Вернусь, однако, к статье Мартенсен. Она называется «Сценический костюм и клавир как документы работы над ролью: Размышления об Анне Бар-Мильденбург в роли Клитемнестры в „Электре“ Рихарда Штрауса». В 2013 году Мартенсен опубликовала диссертацию, основывающуюся на изучении режиссерских экземпляров Бар-Мильденбург к «Кольцу Нибелунгов» в мюнхенской опере – знаменитая вагнеровская певица была также первой женщиной, работавшей над этим произведением в качестве режиссера (1921/22). Однако даже если само по себе возвращение имен женщин, работавших на режиссерском поприще в годы становления этой профессии в ее современном понимании, – это огромный шаг в осмыслении agency женщин в театре первой половины XX века, то надо признать его все же наиболее очевидным и наименее трудным. Наличие такого материала, как режиссерские экземпляры, – огромное подспорье в исследованиях в этом направлении. Однако, работая над ролью, исполнительницы редко что-либо подобное оставляют – может, именно потому, что работают для себя, не нуждаются в фиксации деталей или не привыкли ее осуществлять. В качестве доступных документов Карин Мартенсен в данном случае обнаружила лишь артефакты, связанные с созданием сценического костюма для Клитемнестры, и клавир оперы, которым пользовалась певица и в котором оставила свои заметки. Результаты исследования Мартенсен были гораздо менее впечатляющи, чем в случае «Кольца Нибелунгов», однако именно поэтому они показались мне столь драгоценны.

---

Формулировка задания » Перепечатайте текст о статье Мартенсен целиком, не внося никаких изменений. Прилагаемые пункты с текстом о статье Мартенсен никак не связаны.

Прилагаемые пункты »
---

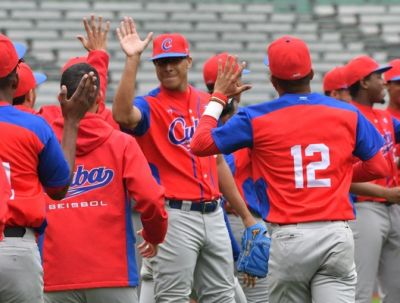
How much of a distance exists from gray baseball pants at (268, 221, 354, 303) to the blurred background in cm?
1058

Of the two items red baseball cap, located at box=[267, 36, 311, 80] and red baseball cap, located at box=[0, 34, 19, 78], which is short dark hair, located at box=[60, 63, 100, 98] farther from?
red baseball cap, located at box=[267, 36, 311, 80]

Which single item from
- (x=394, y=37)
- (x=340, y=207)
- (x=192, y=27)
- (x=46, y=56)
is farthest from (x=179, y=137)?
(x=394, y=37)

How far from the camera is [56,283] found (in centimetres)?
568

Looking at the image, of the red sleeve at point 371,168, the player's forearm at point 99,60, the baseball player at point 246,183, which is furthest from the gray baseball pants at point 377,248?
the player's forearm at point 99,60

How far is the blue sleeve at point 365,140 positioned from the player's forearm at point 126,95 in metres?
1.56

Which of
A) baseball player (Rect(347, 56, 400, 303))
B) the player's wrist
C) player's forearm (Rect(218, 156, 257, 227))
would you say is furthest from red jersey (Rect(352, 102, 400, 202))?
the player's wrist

---

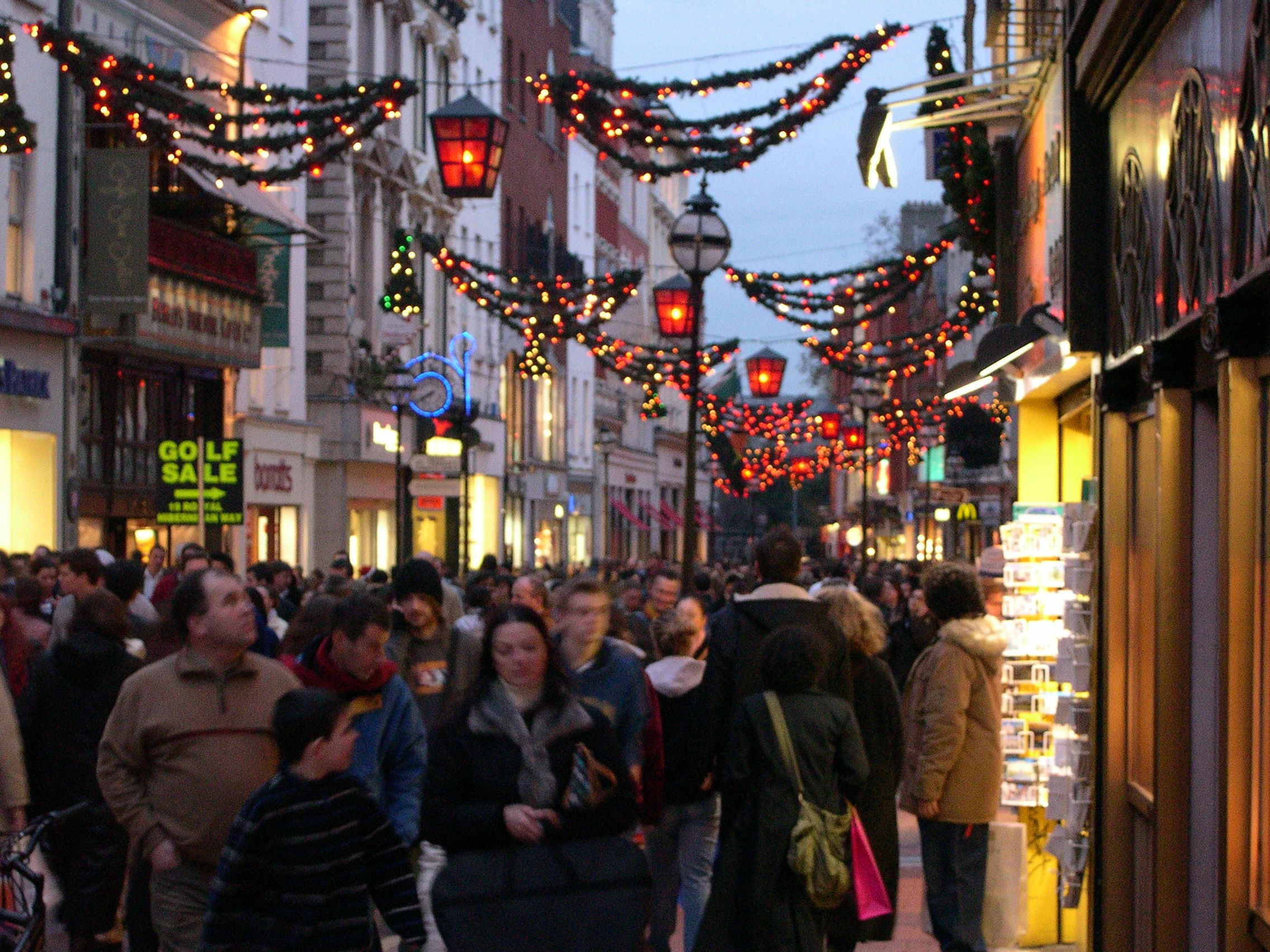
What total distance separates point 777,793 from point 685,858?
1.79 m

---

Ожидаемый ответ »
Вернусь, однако, к статье Мартенсен. Она называется «Сценический костюм и клавир как документы работы над ролью: Размышления об Анне Бар-Мильденбург в роли Клитемнестры в „Электре“ Рихарда Штрауса». В 2013 году Мартенсен опубликовала диссертацию, основывающуюся на изучении режиссерских экземпляров Бар-Мильденбург к «Кольцу Нибелунгов» в мюнхенской опере – знаменитая вагнеровская певица была также первой женщиной, работавшей над этим произведением в качестве режиссера (1921/22). Однако даже если само по себе возвращение имен женщин, работавших на режиссерском поприще в годы становления этой профессии в ее современном понимании, – это огромный шаг в осмыслении agency женщин в театре первой половины XX века, то надо признать его все же наиболее очевидным и наименее трудным. Наличие такого материала, как режиссерские экземпляры, – огромное подспорье в исследованиях в этом направлении. Однако, работая над ролью, исполнительницы редко что-либо подобное оставляют – может, именно потому, что работают для себя, не нуждаются в фиксации деталей или не привыкли ее осуществлять. В качестве доступных документов Карин Мартенсен в данном случае обнаружила лишь артефакты, связанные с созданием сценического костюма для Клитемнестры, и клавир оперы, которым пользовалась певица и в котором оставила свои заметки. Результаты исследования Мартенсен были гораздо менее впечатляющи, чем в случае «Кольца Нибелунгов», однако именно поэтому они показались мне столь драгоценны.